Serious efforts to change high-risk behaviors have been conspicuously missing in the effort to control AIDS. Put another way, there has been little to no primary prevention in HIV/AIDS, in spite of public and private sectors pouring more money and resources into this single disease than any other in history… Hanley and de Irala cover the evidence that has been debated bitterly in recent years and show how fidelity and abstinence are in fact not faith-based AIDS prevention but evidence-based.
— From the Foreword by Edward C. Green,
Director of the AIDS Prevention Research Project at the Harvard
Center for Population and Development Studies

To Africa’s great misfortune, AIDS prevention in the countries most devastated has been hobbled by ideology.

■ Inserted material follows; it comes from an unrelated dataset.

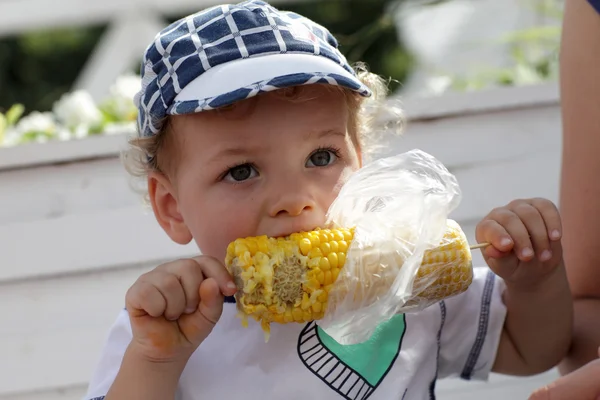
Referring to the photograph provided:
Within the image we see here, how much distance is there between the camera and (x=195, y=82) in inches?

As commonly painted, the problem has been rigid religious beliefs standing in the way of a modern, evidence-based approach. Hanley and de Irala expose how the international AIDS Establishment is driven by an ideology of its own, one that reflects a disturbingly negative view of human nature and potential. Rather than being evidence-based, it has resulted in spectacular failure of AIDS prevention in Africa. This book shows with eloquence, scholarship, and compassion that addressing the sexual behaviors that drive the epidemic is exactly what is needed and what has worked best. 

— Norman Hevvvarst, M.D.,

Professor of Family and Community Medicine and Professor of Epidemiology at the University of California at San Francisco

Matthew Hanley earned a master’s degree in public health from Emory University in Atlanta in 2000, then worked for Catholic Relief Services until 2008, traveling extensively in Africa. He currently writes on matters of public health, ethics, and culture from California, and is a regular contributor to the online journal The Catholic Thing.

Dr Jokin de Irala is Deputy Director of the Department of Preventive Medicine and Public Health at the University of Navarre, Spain. He has a Master of Public Health and doctorates in Medicine and Biostatistics and Epidemiology.